Apache Spark: RDD Actions
Actions are RDD operations that produce non-RDD values. They materialize a value in a Spark program. In other words, a RDD operation that returns a value of any type but RDD[T] is an action.
1) Reduce
Spark RDD reduce function reduces the elements of this RDD using the specified commutative and associative binary operator.
Spark reduce operation is almost similar as reduce method in Scala. It is an action operation of RDD which means it will trigger all the lined up transformation on the base RDD (or in the DAG) which are not executed and than execute the action operation on the last RDD. This operation is also a wide operation. In the sense the execution of this operation results in distributing the data across the multiple partitions.
It accepts a function with (which accepts two arguments and returns a single element) which should be Commutative and Associative in mathematical nature. That intuitively means, this function produces same result when repetitively applied on same set of RDD data with multiple partitions irrespective of element’s order.
Important points to note are,
• reduce is an action operation in Spark hence it triggers execution of DAG and gets execute on final RDD
• It is a wide operation as it is shuffling data from multiple partitions and reduces to a single value
• It accepts a Commutative and Associative function as an argument
• The parameter function should have two arguments of the same data type
• The return type of the function also must be same as argument types
2) ReduceByKey
Spark RDD reduceByKey function merges the values for each key using an associative reduce function.

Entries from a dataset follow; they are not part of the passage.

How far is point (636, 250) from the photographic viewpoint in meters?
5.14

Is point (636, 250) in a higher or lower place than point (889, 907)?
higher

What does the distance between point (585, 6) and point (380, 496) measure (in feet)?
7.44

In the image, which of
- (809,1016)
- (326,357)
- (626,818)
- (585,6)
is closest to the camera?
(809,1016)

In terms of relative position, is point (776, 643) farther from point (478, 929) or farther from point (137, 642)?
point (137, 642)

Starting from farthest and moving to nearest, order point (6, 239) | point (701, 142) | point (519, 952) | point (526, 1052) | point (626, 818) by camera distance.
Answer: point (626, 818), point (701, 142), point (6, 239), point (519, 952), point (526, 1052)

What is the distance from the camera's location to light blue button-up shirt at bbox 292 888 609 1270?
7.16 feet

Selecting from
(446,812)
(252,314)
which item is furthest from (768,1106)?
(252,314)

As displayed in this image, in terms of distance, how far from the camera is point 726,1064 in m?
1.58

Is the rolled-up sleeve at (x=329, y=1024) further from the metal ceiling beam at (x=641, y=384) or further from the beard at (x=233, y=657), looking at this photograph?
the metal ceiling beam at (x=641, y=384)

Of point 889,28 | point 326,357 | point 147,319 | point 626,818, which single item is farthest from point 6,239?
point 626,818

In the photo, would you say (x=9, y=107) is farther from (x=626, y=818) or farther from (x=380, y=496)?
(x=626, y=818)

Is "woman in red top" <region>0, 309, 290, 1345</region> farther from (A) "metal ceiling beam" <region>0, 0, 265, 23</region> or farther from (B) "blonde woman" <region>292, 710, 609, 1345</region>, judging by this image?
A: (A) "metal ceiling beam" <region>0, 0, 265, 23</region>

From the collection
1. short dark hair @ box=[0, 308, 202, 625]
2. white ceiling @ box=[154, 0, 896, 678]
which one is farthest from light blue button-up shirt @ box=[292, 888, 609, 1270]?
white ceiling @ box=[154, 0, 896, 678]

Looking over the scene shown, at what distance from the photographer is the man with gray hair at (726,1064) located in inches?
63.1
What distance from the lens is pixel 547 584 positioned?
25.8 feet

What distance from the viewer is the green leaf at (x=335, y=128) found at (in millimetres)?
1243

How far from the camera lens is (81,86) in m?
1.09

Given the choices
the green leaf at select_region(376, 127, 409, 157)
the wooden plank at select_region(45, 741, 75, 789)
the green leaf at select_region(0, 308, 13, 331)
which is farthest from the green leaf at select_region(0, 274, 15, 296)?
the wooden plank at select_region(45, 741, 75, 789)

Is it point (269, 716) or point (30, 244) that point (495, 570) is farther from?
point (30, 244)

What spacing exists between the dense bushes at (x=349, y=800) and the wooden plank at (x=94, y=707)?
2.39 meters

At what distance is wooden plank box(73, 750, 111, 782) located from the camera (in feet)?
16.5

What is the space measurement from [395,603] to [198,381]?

Basically reduceByKey function works only for RDDs which contains key and value pairs kind of elements(i.e RDDs having tuple or Map as a data element). It is a transformation operation which means it is lazily evaluated. We need to pass one associative function as a parameter, which will be applied to the source RDD and will create a new RDD as with resulting values(i.e. key value pair). This operation is a wide operation as data shuffling may happen across the partitions.